» TASK STATEMENT
Which lines of the material below contain the word "dimensions"? Copy each such line in full, counting only matches with the same capitalization.

□ □ □ □

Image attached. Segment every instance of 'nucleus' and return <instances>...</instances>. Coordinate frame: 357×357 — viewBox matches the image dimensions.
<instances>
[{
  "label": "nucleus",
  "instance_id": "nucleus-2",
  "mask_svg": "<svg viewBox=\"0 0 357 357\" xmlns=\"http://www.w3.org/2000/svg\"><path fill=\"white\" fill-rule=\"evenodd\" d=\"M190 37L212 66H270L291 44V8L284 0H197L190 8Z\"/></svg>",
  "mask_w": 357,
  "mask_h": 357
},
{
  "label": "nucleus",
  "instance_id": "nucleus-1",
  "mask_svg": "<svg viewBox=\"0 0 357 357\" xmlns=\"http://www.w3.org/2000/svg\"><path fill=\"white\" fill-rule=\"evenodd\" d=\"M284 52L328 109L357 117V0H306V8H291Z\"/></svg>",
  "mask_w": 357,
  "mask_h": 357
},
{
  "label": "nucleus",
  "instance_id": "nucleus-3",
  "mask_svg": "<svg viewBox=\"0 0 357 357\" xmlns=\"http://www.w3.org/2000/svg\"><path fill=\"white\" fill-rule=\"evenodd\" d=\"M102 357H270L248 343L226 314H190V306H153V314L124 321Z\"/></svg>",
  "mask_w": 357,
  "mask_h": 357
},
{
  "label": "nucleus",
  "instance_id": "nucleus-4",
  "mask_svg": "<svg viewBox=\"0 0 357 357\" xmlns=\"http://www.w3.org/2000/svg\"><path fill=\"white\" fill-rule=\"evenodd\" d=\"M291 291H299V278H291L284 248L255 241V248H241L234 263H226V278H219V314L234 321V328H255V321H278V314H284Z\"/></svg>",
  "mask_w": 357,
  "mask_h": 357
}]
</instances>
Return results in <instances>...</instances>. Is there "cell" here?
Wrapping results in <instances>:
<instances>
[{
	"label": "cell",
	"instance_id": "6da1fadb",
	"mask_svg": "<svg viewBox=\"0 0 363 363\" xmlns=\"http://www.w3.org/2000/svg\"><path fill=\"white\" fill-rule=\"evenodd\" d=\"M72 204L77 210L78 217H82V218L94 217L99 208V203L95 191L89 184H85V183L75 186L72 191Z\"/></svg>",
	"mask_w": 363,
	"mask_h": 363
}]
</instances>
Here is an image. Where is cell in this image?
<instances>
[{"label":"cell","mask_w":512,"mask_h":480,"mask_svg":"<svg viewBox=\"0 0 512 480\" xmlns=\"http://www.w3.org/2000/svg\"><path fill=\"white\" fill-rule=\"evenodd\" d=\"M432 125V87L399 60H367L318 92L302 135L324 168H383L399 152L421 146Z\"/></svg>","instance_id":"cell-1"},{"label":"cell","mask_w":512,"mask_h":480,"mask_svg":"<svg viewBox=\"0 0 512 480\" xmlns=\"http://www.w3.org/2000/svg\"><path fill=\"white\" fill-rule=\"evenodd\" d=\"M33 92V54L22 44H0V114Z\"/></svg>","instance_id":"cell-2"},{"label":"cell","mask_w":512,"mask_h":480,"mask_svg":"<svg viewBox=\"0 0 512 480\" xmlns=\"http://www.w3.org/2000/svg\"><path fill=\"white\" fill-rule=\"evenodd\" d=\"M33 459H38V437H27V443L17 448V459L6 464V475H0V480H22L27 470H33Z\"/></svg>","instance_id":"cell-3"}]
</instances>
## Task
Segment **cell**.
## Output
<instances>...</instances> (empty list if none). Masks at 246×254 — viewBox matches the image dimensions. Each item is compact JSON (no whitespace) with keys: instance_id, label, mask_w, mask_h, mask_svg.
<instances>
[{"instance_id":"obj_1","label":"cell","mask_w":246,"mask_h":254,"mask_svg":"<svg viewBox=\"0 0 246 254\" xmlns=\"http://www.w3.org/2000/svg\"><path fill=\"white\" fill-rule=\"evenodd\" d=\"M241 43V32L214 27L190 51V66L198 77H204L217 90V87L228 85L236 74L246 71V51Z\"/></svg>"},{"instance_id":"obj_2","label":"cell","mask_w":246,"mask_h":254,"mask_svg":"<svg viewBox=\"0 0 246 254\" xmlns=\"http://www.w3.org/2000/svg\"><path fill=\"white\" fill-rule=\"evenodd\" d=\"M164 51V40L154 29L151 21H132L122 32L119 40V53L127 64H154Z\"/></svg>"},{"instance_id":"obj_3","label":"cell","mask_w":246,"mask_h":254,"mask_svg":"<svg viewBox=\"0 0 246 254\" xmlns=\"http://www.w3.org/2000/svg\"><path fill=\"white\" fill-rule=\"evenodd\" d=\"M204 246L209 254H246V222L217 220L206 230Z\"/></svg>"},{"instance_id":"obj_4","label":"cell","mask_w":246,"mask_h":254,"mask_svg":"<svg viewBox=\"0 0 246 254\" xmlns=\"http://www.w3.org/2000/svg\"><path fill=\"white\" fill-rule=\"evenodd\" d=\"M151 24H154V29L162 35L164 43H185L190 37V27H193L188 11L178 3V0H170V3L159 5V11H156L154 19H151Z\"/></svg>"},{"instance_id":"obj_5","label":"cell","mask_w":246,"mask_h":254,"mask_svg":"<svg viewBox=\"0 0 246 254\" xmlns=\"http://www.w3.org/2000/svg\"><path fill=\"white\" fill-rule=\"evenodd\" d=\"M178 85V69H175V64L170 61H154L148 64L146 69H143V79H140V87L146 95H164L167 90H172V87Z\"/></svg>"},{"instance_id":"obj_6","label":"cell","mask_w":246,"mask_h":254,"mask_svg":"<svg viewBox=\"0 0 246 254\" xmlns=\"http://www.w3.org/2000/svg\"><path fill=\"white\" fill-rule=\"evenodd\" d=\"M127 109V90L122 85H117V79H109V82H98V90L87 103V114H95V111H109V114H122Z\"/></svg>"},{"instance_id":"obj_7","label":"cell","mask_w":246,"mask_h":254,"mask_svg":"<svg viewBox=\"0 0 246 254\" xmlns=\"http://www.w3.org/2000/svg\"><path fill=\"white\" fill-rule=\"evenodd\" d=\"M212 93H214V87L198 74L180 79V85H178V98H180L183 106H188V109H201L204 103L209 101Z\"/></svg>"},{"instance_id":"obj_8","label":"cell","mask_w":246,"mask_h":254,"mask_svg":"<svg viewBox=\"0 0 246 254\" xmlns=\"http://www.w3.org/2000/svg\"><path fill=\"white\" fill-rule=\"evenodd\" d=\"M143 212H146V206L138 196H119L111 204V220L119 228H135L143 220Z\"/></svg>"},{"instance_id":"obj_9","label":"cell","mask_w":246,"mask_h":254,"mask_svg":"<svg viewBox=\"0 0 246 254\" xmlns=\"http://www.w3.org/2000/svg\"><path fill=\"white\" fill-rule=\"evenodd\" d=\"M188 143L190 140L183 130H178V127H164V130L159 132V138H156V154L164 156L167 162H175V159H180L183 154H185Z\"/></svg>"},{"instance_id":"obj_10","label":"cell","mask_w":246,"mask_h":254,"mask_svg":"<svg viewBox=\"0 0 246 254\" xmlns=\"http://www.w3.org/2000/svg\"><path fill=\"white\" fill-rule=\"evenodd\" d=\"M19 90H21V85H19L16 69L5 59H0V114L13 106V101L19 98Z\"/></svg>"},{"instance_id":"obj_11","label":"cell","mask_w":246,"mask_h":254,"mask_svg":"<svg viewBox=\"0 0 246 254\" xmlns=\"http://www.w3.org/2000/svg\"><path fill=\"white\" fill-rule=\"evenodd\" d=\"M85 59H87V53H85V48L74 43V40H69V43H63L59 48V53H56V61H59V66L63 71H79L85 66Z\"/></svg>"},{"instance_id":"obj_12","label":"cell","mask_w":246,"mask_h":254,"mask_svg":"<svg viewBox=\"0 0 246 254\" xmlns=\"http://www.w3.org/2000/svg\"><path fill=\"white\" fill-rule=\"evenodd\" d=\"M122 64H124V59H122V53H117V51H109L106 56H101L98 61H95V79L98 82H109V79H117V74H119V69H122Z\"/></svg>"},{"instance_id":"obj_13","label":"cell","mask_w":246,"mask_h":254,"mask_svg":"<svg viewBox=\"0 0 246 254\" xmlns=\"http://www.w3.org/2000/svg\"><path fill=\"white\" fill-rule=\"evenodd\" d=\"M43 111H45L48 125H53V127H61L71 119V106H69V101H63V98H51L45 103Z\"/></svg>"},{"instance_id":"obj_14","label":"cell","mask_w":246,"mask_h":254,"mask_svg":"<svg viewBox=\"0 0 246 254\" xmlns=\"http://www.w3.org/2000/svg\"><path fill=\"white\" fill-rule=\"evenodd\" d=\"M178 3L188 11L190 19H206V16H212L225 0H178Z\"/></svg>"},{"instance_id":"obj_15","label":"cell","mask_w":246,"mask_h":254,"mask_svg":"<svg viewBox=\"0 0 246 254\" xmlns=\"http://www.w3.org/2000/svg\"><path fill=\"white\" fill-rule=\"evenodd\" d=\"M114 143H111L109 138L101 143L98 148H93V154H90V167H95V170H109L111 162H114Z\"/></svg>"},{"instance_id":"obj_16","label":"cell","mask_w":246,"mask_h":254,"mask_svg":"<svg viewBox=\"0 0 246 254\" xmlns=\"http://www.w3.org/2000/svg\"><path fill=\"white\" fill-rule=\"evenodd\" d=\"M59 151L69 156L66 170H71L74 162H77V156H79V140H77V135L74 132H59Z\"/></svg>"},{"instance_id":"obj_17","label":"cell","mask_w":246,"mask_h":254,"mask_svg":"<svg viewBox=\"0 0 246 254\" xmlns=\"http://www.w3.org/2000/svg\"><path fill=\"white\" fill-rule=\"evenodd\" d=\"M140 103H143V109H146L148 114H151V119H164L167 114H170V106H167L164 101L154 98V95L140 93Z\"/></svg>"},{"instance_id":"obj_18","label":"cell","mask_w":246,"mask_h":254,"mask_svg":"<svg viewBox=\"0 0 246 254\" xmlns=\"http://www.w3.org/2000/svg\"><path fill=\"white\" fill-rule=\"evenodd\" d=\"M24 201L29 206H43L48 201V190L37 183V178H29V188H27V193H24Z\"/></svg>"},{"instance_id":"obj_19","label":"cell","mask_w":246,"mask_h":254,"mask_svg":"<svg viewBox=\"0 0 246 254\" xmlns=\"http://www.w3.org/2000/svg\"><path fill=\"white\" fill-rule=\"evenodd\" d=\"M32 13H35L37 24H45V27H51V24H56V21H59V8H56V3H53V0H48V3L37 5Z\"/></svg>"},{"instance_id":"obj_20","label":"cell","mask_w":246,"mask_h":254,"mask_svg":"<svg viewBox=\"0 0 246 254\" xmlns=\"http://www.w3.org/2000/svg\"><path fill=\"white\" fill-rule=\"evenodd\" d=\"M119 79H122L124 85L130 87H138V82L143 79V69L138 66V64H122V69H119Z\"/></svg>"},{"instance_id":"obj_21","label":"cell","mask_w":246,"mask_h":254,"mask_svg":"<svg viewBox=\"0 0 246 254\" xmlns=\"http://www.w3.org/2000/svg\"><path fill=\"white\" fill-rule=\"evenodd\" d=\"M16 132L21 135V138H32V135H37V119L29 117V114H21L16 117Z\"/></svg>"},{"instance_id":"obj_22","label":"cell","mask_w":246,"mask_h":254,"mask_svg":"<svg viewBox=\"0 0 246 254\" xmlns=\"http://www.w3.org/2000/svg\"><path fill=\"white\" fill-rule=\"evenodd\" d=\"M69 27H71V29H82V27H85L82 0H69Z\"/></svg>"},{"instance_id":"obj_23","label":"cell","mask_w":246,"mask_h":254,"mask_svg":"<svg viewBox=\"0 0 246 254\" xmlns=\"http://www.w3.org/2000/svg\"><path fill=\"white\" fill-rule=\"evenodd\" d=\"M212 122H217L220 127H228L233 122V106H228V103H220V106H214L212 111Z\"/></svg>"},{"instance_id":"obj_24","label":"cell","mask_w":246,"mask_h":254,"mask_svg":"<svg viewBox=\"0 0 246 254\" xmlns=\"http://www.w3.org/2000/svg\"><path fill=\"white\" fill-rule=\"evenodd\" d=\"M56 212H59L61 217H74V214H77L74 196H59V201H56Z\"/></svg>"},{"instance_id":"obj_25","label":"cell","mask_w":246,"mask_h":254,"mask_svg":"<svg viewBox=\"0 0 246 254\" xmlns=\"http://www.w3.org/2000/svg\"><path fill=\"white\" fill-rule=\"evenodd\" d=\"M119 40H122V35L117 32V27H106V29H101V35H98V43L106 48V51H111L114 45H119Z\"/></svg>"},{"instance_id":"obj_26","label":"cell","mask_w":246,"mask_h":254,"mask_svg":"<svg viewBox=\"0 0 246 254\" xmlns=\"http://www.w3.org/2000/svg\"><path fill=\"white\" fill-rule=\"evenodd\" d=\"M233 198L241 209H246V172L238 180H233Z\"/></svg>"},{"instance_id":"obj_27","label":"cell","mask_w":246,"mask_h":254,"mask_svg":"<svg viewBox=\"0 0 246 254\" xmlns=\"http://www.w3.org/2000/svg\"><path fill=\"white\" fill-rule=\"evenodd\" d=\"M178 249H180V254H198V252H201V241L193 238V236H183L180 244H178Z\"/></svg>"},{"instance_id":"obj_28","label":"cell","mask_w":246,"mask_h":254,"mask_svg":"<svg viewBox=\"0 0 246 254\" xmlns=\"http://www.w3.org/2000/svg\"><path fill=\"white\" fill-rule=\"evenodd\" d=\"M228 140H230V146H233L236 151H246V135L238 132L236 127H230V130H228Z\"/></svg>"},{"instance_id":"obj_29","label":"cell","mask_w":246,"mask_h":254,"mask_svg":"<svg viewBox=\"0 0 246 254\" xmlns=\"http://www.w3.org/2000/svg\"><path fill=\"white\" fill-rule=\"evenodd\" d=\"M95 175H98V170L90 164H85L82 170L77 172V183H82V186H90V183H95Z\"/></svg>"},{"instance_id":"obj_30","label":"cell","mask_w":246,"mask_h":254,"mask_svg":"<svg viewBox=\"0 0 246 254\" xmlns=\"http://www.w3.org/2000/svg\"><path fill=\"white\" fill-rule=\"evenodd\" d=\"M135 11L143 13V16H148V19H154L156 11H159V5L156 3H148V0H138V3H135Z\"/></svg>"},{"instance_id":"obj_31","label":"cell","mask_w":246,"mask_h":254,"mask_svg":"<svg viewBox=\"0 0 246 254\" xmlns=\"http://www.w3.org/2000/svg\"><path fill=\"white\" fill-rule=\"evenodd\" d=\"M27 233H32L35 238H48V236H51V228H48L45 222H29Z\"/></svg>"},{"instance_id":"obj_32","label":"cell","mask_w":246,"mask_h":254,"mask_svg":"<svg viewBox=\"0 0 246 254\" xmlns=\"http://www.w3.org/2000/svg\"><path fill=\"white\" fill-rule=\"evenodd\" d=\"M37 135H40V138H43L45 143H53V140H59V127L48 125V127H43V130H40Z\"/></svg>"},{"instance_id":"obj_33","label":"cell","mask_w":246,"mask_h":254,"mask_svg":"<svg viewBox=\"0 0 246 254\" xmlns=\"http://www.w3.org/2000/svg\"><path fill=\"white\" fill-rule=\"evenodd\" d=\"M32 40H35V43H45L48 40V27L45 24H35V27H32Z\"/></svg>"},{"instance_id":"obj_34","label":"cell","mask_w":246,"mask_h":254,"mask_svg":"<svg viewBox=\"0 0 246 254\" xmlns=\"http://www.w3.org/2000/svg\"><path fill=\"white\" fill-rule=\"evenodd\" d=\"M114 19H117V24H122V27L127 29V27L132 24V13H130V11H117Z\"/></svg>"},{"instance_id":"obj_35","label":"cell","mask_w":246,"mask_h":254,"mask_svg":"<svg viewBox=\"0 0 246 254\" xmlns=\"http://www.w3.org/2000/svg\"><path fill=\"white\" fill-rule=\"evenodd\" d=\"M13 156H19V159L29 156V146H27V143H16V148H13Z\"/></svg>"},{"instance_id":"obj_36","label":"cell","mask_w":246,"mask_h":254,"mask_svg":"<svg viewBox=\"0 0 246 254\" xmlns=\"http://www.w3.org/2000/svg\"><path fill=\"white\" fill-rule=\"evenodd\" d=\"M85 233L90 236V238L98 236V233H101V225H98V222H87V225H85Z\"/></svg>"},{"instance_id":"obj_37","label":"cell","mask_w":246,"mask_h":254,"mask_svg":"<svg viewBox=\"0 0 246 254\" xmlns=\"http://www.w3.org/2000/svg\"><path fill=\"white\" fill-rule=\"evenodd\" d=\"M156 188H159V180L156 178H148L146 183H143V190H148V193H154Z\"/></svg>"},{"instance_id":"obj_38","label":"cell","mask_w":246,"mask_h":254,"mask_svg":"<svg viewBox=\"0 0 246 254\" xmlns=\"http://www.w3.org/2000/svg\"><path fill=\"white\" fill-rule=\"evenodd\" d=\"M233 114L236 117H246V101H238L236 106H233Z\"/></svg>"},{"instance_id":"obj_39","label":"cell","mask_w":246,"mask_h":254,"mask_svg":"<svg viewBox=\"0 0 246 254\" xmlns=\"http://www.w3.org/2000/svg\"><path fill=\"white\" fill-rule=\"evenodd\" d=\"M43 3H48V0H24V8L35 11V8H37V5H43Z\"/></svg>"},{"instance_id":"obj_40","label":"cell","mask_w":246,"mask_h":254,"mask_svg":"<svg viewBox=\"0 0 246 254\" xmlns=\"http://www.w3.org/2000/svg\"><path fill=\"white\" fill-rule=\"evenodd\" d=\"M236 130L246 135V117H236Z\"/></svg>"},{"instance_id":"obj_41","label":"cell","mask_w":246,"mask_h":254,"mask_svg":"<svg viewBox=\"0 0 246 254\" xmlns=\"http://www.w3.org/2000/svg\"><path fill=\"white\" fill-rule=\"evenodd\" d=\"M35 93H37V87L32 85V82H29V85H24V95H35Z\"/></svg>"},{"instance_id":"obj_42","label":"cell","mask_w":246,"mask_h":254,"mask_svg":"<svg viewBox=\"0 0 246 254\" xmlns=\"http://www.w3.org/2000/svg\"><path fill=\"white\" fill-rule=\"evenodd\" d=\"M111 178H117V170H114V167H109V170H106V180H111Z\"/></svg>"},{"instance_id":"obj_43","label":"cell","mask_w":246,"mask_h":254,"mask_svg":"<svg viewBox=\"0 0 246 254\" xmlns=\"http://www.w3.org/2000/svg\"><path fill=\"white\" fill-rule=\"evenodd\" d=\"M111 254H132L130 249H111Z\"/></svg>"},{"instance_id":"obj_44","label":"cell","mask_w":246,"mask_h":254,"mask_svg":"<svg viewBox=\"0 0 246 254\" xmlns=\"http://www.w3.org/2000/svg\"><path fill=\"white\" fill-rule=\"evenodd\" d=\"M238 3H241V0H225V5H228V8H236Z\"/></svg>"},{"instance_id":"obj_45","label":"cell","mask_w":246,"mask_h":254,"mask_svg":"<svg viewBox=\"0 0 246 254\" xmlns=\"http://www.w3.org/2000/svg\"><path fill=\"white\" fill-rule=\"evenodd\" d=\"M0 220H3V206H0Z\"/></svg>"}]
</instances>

□ □ □ □

» OUTPUT BELOW
Image attached. Segment every instance of 'nucleus' and return <instances>...</instances>. Coordinate frame: 357×357 — viewBox matches the image dimensions.
<instances>...</instances> (empty list if none). Masks at 246×254 — viewBox matches the image dimensions. Each item is compact JSON (no whitespace) with keys: instance_id, label, mask_w, mask_h, mask_svg.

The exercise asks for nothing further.